Gottlieb: I think that is a point of concern. I think there is a real risk that we see a series of drug shortages out of what is going on globally. The FDA has talked about twenty sole source drugs from China that are at risk because they are only produced in China. I think the list of drugs that could be at risk is much larger than that. It’s not just drugs that are exclusively manufactured in one location, but drugs where a partial proportion of the total supply is manufactured in one location. If 20 or 30 percent of all the available drug is manufactured in a location offsite, that is enough to sustain a pretty significant shortage of that drug. Because you don’t have a lot of excess capacity in that system where other manufacturers can just easily make it up. But it’s a complicated supply chain and there are disruptions throughout the supply chain because this is a global crisis. In China, a lot of what’s manufactured are the chemicals and inputs that go into drugs, so it gets shipped to India, and the active pharmaceutical ingredients, the actual chemical that is the drug gets manufactured in India, and that API (active pharmaceutical ingredient) get shipped to parts of Europe or other parts of the world and gets tableted, turned into drugs. That’s a complicated supply chain. And at every point in that supply chain, you have had epidemic spread or you’re probably going to have epidemic spread. India looks very suspect right now and there is the potential for disruptions. 

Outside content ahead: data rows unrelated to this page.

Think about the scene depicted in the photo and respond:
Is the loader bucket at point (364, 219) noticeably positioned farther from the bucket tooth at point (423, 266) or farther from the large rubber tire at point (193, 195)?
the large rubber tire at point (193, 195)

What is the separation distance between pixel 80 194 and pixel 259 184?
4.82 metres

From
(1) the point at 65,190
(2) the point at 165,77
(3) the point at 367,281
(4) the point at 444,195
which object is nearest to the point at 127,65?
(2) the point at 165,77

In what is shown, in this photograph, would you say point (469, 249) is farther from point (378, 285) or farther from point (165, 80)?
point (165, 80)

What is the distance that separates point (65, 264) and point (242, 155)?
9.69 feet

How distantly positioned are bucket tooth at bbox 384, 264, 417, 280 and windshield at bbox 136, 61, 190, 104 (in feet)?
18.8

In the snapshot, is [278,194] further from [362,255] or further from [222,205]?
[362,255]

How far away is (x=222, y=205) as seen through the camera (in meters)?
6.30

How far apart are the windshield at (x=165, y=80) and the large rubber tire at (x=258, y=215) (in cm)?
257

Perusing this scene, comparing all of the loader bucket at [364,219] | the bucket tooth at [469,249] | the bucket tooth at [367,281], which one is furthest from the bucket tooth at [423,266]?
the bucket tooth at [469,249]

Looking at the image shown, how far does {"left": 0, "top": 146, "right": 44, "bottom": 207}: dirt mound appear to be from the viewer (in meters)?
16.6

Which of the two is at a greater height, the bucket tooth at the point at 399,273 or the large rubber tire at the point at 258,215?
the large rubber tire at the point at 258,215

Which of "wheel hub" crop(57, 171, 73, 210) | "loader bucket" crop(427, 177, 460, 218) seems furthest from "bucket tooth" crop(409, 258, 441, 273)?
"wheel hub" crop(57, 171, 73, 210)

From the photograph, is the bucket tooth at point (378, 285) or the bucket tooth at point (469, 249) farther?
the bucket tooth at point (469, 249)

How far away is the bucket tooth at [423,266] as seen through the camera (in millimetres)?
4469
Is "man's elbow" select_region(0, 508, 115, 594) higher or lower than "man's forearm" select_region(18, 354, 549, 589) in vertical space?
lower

The other thing to think about when we are talking about diagnostic screening and rolling that out on a mass scale is that there are shortages of reagents used to extract the RNA from the samples, the actual viral RNA that is in the sample, such as a nose swab. There are reportedly shortages of the reagents needed to extract that RNA and test that sample. There are also reports of the potential for shortages of the actual swabs used to swab people’s noses to get the same itself.

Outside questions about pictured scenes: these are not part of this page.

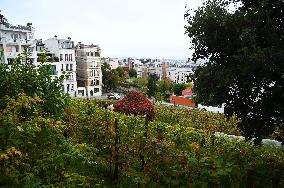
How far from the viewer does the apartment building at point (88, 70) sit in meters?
77.6

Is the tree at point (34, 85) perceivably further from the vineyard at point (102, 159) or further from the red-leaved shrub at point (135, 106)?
the red-leaved shrub at point (135, 106)

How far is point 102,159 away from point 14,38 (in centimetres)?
5368

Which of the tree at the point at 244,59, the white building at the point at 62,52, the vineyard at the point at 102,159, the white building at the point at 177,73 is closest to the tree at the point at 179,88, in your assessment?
the white building at the point at 62,52

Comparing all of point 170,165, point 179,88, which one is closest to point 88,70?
point 179,88

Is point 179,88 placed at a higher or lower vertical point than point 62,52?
lower

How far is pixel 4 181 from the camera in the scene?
4.64m

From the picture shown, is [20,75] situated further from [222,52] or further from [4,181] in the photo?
[222,52]

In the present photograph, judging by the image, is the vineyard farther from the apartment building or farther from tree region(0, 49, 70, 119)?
the apartment building

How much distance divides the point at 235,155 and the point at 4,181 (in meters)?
7.13

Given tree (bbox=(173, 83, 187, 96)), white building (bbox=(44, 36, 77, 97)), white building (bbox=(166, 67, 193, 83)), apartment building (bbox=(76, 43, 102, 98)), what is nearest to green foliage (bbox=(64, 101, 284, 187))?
white building (bbox=(44, 36, 77, 97))

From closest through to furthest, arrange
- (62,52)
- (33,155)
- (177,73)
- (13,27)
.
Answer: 1. (33,155)
2. (13,27)
3. (62,52)
4. (177,73)

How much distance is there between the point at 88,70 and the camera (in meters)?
78.2

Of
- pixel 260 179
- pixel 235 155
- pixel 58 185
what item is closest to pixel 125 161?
pixel 235 155

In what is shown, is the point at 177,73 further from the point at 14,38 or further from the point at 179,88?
the point at 14,38
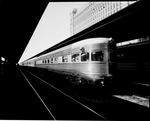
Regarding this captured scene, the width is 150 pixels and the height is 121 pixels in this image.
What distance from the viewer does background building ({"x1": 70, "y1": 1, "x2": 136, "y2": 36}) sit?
8586cm

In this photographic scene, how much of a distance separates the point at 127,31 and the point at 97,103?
752 centimetres

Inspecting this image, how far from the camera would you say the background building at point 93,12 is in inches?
3380

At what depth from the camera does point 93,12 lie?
95.1 metres

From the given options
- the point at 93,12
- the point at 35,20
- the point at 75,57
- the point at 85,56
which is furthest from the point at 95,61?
the point at 93,12

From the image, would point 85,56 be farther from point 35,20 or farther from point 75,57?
point 35,20

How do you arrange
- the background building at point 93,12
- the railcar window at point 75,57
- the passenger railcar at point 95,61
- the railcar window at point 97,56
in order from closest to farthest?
the passenger railcar at point 95,61
the railcar window at point 97,56
the railcar window at point 75,57
the background building at point 93,12

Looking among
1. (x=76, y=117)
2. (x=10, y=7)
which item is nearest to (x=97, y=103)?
(x=76, y=117)

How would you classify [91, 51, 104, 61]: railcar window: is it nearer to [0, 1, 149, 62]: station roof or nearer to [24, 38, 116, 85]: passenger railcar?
[24, 38, 116, 85]: passenger railcar

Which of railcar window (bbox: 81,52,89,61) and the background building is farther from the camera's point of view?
the background building

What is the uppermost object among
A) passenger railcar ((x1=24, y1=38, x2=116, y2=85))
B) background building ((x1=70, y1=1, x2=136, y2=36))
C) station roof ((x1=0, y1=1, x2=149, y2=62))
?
background building ((x1=70, y1=1, x2=136, y2=36))

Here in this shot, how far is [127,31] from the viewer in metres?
11.6

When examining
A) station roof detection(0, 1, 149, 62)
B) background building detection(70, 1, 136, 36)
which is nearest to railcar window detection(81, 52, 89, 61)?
station roof detection(0, 1, 149, 62)

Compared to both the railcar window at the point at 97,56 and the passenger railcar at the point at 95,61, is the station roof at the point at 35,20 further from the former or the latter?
the railcar window at the point at 97,56

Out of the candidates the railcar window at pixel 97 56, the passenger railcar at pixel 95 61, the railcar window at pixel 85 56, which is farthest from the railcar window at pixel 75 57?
the railcar window at pixel 97 56
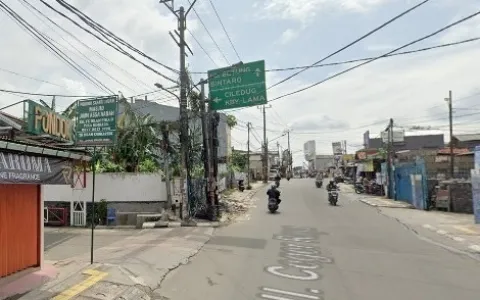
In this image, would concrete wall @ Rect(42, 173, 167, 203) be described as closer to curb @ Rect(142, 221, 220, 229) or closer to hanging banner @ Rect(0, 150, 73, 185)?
curb @ Rect(142, 221, 220, 229)

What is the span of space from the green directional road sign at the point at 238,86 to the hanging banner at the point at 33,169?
10424 mm

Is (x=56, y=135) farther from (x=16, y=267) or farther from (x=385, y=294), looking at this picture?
(x=385, y=294)

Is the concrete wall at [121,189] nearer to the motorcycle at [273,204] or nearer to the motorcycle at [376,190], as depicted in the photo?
the motorcycle at [273,204]

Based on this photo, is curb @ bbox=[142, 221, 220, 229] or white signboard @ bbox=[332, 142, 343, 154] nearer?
curb @ bbox=[142, 221, 220, 229]

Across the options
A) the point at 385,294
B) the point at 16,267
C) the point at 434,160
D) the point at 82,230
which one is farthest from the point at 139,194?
the point at 434,160

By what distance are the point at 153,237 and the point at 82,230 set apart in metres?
4.69

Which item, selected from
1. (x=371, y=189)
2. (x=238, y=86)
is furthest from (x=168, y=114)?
(x=238, y=86)

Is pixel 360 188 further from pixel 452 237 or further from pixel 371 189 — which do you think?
pixel 452 237

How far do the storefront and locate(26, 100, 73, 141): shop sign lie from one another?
0.64 metres

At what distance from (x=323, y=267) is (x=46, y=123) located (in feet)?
22.7

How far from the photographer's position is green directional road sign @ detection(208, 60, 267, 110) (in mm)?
19656

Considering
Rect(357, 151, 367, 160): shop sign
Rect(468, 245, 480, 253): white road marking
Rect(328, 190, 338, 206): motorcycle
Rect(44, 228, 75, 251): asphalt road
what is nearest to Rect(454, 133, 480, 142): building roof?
Rect(357, 151, 367, 160): shop sign

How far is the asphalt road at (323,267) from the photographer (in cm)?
866

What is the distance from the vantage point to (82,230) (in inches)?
763
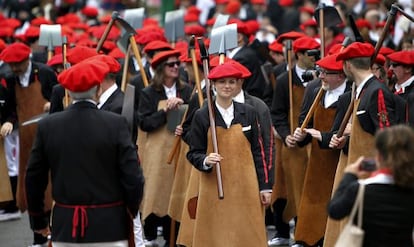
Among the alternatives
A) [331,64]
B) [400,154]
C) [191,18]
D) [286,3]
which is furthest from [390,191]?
[286,3]

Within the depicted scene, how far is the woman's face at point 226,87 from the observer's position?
9.98m

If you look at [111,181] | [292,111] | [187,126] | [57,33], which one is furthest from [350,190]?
[57,33]

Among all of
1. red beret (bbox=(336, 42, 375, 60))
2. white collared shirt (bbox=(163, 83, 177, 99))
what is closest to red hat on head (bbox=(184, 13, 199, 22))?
white collared shirt (bbox=(163, 83, 177, 99))

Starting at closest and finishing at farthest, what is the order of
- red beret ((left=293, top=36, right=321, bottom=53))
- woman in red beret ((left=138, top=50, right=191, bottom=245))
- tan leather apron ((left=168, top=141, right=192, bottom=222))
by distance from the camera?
tan leather apron ((left=168, top=141, right=192, bottom=222)) < woman in red beret ((left=138, top=50, right=191, bottom=245)) < red beret ((left=293, top=36, right=321, bottom=53))

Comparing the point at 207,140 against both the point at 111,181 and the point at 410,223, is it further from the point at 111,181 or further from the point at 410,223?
the point at 410,223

What it demonstrates is that the weakest point in this complicated supply chain for critical products is often the lowest margin product. Because the high margin products, the [machine that actually performs the diagnostic screening—that’s a machine that costs hundreds of thousands of dollars. That’s going to have a very secure supply chain so they can be sure that they can continue producing those machines. They’ve invested heavily into manufacturing, they have redundant capacity, they have a continuity of business plans. It’s always the lowest-margin product in a supply chain, that’s still a critical product, that ends up being the weak link. In those cases, it’s a consolidated manufacturer who hasn’t invested as much in redundant capacity, who hasn’t invested in manufacturing itself so the manufacturing could be more vulnerable. So in this case, what is the lowest margin product involved in screening a patient for coronavirus? It’s the Q-Tip. So you need to think about what the weakest point in the supply chain is for when you have any critical activity. You can use economics to figure it out because it’s usually the lowest-margin product. 

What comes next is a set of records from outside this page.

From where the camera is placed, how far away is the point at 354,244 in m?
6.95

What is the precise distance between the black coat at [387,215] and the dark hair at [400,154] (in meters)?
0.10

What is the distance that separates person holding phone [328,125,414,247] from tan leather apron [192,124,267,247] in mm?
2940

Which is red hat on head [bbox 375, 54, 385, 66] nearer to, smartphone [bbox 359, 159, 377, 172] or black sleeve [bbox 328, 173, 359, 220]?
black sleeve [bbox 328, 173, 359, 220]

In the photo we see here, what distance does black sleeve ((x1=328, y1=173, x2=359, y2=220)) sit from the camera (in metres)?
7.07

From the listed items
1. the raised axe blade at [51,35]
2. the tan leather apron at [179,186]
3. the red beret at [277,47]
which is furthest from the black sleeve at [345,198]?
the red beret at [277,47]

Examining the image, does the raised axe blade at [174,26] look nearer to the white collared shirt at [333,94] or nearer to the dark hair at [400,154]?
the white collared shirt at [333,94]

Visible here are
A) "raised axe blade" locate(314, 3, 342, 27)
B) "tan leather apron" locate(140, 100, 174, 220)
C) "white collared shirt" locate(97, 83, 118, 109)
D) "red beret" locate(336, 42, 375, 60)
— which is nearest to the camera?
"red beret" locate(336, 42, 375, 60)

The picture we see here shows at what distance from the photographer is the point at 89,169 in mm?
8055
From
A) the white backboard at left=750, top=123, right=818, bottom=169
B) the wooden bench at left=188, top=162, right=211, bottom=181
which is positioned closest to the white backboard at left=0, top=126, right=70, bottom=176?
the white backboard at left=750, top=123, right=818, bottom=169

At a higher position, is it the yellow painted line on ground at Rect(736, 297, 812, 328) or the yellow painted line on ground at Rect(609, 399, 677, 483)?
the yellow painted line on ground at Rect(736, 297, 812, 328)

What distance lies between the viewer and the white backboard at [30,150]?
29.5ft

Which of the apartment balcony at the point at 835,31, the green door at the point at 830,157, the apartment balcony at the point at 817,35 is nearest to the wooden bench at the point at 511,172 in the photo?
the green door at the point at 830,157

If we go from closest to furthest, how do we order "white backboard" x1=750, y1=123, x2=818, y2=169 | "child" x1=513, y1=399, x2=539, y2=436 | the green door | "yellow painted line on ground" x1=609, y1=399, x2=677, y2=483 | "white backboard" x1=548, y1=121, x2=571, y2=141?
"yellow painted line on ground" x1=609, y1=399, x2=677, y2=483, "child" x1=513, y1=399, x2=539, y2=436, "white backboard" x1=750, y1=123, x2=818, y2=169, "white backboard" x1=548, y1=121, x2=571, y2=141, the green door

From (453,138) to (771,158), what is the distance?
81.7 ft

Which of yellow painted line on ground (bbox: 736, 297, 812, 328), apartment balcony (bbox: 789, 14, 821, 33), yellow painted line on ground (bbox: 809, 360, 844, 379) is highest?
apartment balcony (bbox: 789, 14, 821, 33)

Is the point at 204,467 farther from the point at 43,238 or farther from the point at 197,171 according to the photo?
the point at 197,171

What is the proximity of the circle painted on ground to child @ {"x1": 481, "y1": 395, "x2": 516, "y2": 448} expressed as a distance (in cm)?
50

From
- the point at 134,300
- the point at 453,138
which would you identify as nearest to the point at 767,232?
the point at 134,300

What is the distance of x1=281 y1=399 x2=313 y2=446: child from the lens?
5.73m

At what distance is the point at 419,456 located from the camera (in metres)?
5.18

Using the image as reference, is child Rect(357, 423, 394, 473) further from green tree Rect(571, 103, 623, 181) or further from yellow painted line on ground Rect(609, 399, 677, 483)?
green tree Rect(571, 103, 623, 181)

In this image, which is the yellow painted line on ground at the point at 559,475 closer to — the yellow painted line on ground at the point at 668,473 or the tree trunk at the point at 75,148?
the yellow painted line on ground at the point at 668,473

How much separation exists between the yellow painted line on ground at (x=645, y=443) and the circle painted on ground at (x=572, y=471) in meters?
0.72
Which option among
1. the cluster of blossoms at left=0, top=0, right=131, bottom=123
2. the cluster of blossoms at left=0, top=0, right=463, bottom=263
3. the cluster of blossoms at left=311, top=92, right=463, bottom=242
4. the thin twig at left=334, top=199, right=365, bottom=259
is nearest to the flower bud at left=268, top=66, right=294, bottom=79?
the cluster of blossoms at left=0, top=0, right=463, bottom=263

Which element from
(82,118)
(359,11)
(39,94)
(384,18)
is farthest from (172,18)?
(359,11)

Heilbrunn: Clearly relying on overseas supply chains can pose risks to domestic drug supply. Given how much money we are investing in the development of these new products, and the urgent need to have them available to patients in the U.S., how confident do you feel that we will have domestic capacity to manufacture the drugs and vaccines to combat this disease?

 

Gottlieb: The kinds of products that I’m talking about would be branded products made by branded companies. Typically, some of that manufacturing is domestic. Some of the branded companies have business plans in place that allow them to have supplies on hand to continue seamless manufacturing for very extended periods of time—up to a year—Regeneron, for example, the company that I talked about that is developing the antibody, their manufacturing is domestic. Whatever is done outside the United States, I would believe that they would have tight control over their supply chain and the ability to continue manufacturing because you are dealing with higher-margin products and businesses that have invested substantial resources into their manufacturing.